Tout d’abord (comme Mrs Peel dans Maille
à partir avec les taties, mais contrairement
à Tara King dans Pandora), les
enjeux dramatiques sont faussés : difficile
de croire que la vie de Purdey est en danger,
et c’est pourtant sur ce « suspense
» que repose tout l’épisode
; la faute à des méchants peu crédibles
(dotés, de plus, d’horribles moustaches
qui nous rappellent Jason King dans la série
britannique Département S) et
sans intérêt. Que dire des rebondissements,
tous soit téléphonés, soit
mal amenés ? Néanmoins, le scénario
surprend sur quelques points : tout d’abord,
jamais les personnages et les rapports qu’ils
entretiennent n’avaient autant été
mis en valeur dans la série (sauf peut-être
dans Visages) ; en exposant les fissures
de ce trio avec brio, Brian Clemens rompt avec
la tradition qui veut que les duos de CMBDC
soient toujours une vibrante réussite et
nous montre à quel point il veut faire
évoluer la série hors des sentiers
du formula show (soit, selon la définition
de wikipedia.fr, une série dont les épisodes
sont construits autour d'un schéma narratif
quasi immuable ; à laquelle je rajouterais
que c’est, dans ce cas, l’histoire
qui prend le pas sur les personnages et leur évolution)
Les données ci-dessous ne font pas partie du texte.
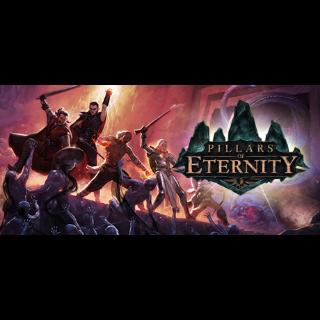 Buy Pillars of Eternity - Hero Edition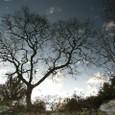 水に映る木、回転版
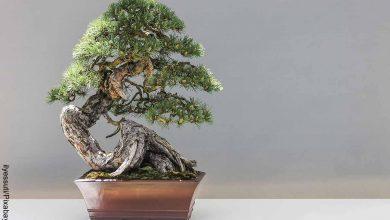 Foto de un árbol pequeño que revela cómo cuidar un bonsái pino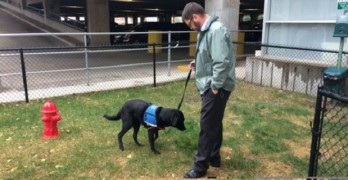 Des Moines Airport Gets OK on Indoor Doggy Bathroom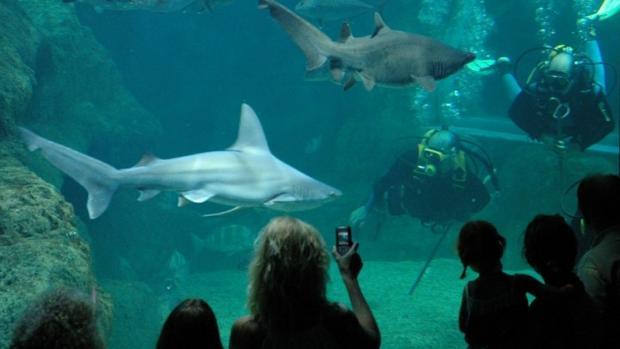 Visitantes en el acuario de la localidad almeriense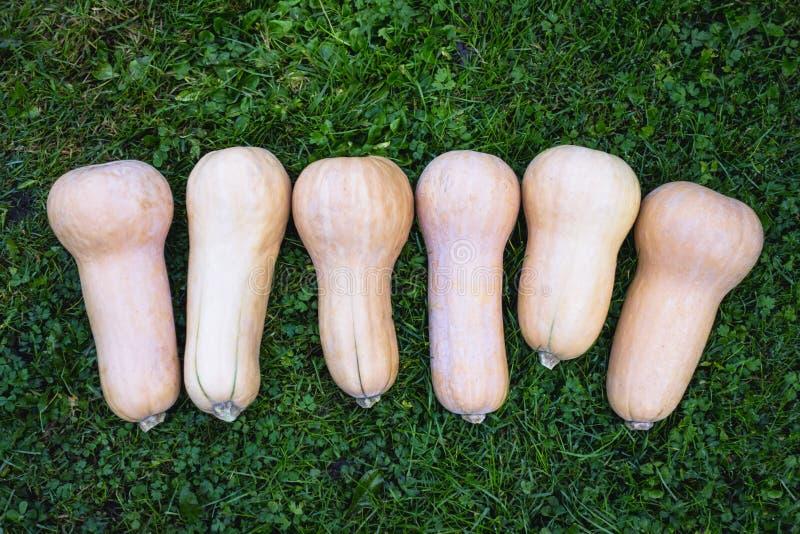 Zucca di Butternut, Cucurbita fotografia stock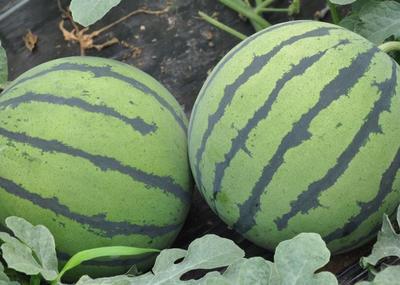 河南商丘8424西瓜 无籽 1茬 7成熟 6斤打底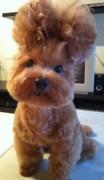 У этого щенка прическа Элвиса Пресли сделана уж точно без использования стайлинговых средств
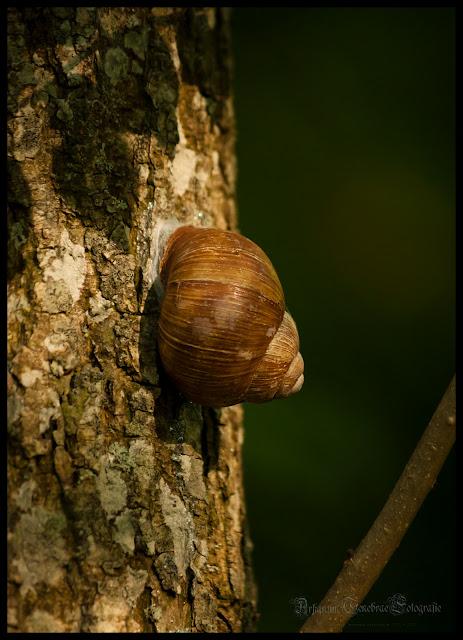 Eine Schnecke am Baum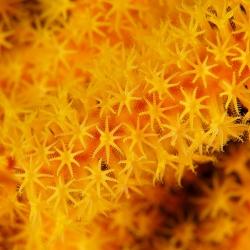 yellow mellow - Seefächer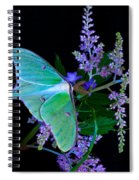 Luna Moth Astilby Flower Black Spiral Notebook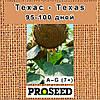 Семена подсолнечника Техас (Texas) - классический 7+ (США), фото 2
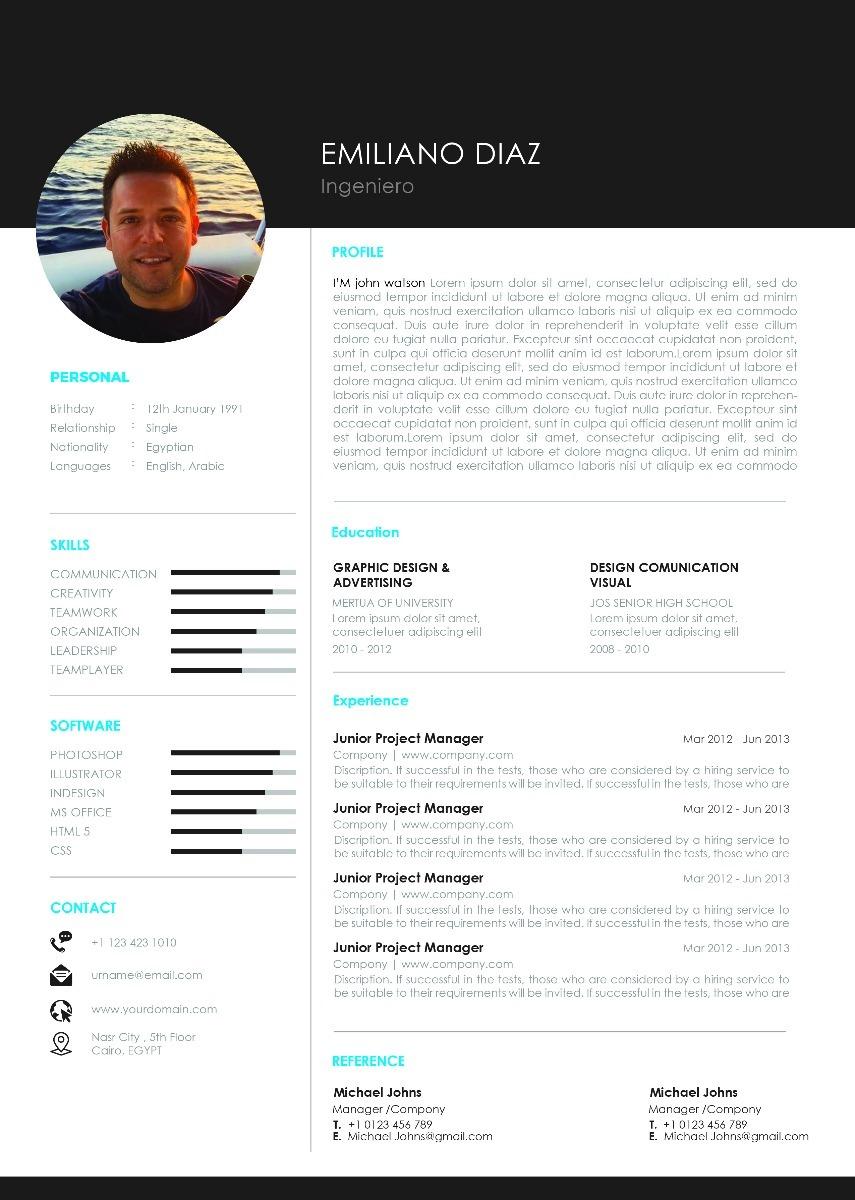Curriculum Vitae Cv Personalizado Profesional Pdf - $ 350,00 en ...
qu’elle avait maintes fois explorés
par le passé. Par ailleurs, nous voyons,
ce qui n’était quasiment jamais arrivé
jusqu’ici, Steed dans une position de faiblesse,
obligé d’exécuter les ordres
des ravisseurs de Purdey, allant même jusqu’à
trahir Gambit et désobéir à
ses ordres. Là aussi, cet élément
est intelligemment exploité. On se prend
à regretter encore plus que ces quelques
points positifs baignent dans une intrigue moribonde.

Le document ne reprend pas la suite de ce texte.